Background: About 5 to 10 percent of Asians have platelets that lack the major membrane glycoprotein (GP) IV (CD36, GPIIIb) that carries the isoantigen Naka. The GPIV-negative platelet phenotype is extremely rare among whites, but its frequency in persons of African ancestry has not yet been determined. Isoimmunization against GPIV can occur in GPIV-negative persons and can lead to platelet transfusion refractoriness. Therefore, the expression of GPIV on platelets from unrelated African Americans was studied.
Study design and methods: Platelets were obtained from 250 African American and 280 white blood donors. Flow cytometry was used to determine the ability of these platelets to bind a monoclonal antibody that reacted with GPIV. Platelets that failed to react with this probe were tested with other GPIV-specific monoclonal antibodies and with anti-Naka, an isoantibody that recognizes an epitope on GPIV.
Results: Platelets from 6 of the 250 African American donors (2.4%) lacked GPIV and failed to bind anti-Naka, whereas platelets from all of the white donors were GPIV positive (p>0.05). No platelet-reactive antibodies were identified in the serum of the GPIV-negative donors.
Conclusion: The frequency of the GPIV-negative platelet phenotype in African Americans is comparable to that in Asians and much greater than that in whites. Studies are needed to determine the frequency with which African Americans become isoimmunized to GPIV by transfusions and the possible contribution of this isoimmunization to platelet transfusion refractoriness in this population.

TASKS AND EXERCISES:
A. From the platelet study abstract, extract the passage that runs from "Study design and" up to and including "the GPIV-negative donors.".
B. Translate this sentence from the platelet study abstract into Spanish: "Platelets were obtained from 250 African American and 280 white blood donors."

DATA SECTION:

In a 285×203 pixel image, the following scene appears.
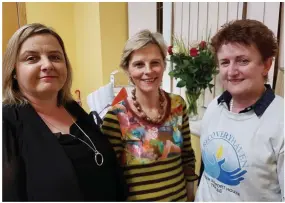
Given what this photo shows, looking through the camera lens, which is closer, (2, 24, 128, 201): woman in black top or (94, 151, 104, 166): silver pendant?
(2, 24, 128, 201): woman in black top

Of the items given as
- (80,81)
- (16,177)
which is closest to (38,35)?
(16,177)

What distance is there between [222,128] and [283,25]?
2.61 feet

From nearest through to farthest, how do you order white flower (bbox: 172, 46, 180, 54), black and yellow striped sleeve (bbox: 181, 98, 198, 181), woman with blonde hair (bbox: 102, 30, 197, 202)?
1. woman with blonde hair (bbox: 102, 30, 197, 202)
2. black and yellow striped sleeve (bbox: 181, 98, 198, 181)
3. white flower (bbox: 172, 46, 180, 54)

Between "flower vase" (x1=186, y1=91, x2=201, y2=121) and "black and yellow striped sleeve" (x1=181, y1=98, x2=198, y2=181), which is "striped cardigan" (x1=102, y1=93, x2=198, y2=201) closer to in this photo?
"black and yellow striped sleeve" (x1=181, y1=98, x2=198, y2=181)

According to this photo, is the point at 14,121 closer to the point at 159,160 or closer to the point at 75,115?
the point at 75,115

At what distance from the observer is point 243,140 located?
815 mm

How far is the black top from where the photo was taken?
2.44ft

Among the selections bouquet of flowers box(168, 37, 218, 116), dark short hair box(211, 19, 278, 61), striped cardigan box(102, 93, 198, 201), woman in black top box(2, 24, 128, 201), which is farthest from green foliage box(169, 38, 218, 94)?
woman in black top box(2, 24, 128, 201)

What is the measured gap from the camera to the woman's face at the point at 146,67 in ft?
3.43

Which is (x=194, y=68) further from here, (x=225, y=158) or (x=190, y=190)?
(x=225, y=158)

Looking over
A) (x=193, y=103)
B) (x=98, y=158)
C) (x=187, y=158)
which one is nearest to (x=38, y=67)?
(x=98, y=158)

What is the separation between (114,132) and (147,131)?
0.44 feet

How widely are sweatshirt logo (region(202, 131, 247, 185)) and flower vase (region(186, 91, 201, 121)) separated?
86cm

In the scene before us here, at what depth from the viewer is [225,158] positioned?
0.85m
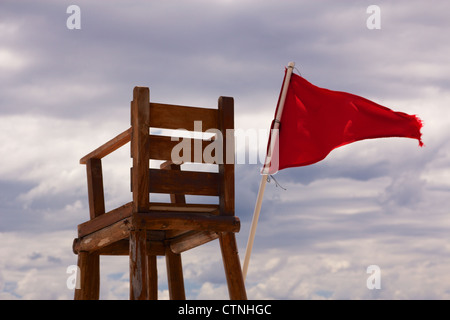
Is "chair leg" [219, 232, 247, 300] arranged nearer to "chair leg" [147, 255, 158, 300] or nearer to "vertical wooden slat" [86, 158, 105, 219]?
"vertical wooden slat" [86, 158, 105, 219]

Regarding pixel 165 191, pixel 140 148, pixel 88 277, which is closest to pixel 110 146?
pixel 140 148

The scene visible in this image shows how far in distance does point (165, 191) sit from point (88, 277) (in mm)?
2133

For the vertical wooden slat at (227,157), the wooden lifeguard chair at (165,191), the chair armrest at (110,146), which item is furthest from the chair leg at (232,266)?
the chair armrest at (110,146)

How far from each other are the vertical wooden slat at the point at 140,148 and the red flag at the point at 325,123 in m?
1.93

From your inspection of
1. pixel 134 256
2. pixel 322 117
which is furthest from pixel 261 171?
pixel 134 256

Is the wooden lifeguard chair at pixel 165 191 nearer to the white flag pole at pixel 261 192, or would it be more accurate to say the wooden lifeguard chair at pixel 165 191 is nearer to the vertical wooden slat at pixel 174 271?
the white flag pole at pixel 261 192

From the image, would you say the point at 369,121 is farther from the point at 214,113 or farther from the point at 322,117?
the point at 214,113

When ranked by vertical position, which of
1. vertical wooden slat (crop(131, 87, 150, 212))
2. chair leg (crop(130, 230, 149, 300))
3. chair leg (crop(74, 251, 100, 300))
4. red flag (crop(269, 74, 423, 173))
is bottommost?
chair leg (crop(130, 230, 149, 300))

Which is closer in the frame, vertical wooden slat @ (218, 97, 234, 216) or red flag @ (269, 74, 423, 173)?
vertical wooden slat @ (218, 97, 234, 216)

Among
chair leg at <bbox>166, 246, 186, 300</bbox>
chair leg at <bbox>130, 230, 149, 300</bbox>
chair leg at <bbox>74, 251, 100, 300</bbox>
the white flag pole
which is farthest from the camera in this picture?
chair leg at <bbox>166, 246, 186, 300</bbox>

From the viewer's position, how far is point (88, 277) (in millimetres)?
9430

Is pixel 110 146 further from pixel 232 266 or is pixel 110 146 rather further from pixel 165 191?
pixel 232 266

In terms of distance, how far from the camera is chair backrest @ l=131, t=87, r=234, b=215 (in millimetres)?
7973

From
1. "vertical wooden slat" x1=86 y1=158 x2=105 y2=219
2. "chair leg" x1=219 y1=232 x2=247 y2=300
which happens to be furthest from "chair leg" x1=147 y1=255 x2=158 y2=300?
"chair leg" x1=219 y1=232 x2=247 y2=300
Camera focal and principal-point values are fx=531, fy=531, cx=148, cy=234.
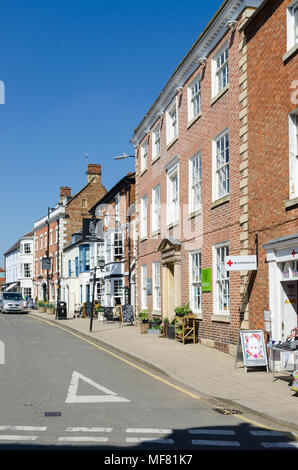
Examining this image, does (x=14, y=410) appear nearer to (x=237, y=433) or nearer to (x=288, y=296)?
(x=237, y=433)

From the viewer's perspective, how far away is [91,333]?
22.6 m

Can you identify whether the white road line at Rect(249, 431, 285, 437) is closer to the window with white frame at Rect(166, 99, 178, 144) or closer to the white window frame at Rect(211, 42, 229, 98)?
the white window frame at Rect(211, 42, 229, 98)

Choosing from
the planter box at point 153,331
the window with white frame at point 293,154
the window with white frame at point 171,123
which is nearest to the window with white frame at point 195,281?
the planter box at point 153,331

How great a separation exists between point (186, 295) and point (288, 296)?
23.6 feet

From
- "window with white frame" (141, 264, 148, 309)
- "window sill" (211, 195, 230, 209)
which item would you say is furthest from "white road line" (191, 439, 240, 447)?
"window with white frame" (141, 264, 148, 309)

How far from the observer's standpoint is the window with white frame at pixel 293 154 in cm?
1159

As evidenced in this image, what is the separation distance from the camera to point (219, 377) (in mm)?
11328

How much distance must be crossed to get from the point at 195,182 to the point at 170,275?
4780 mm

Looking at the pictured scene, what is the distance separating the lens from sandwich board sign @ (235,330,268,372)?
463 inches

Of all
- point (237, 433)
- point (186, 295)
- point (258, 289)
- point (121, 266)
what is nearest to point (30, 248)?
point (121, 266)

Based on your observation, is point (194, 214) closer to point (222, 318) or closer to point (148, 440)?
point (222, 318)

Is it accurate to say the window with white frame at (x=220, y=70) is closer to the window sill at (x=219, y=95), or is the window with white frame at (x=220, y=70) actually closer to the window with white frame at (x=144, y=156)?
the window sill at (x=219, y=95)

RESPONSES TO THE EXERCISE:
A.
Study design and methods: Platelets were obtained from 250 African American and 280 white blood donors. Flow cytometry was used to determine the ability of these platelets to bind a monoclonal antibody that reacted with GPIV. Platelets that failed to react with this probe were tested with other GPIV-specific monoclonal antibodies and with anti-Naka, an isoantibody that recognizes an epitope on GPIV.
Results: Platelets from 6 of the 250 African American donors (2.4%) lacked GPIV and failed to bind anti-Naka, whereas platelets from all of the white donors were GPIV positive (p>0.05). No platelet-reactive antibodies were identified in the serum of the GPIV-negative donors.

B. Se obtuvieron plaquetas de 250 donantes de sangre afroamericanos y 280 donantes de sangre blancos.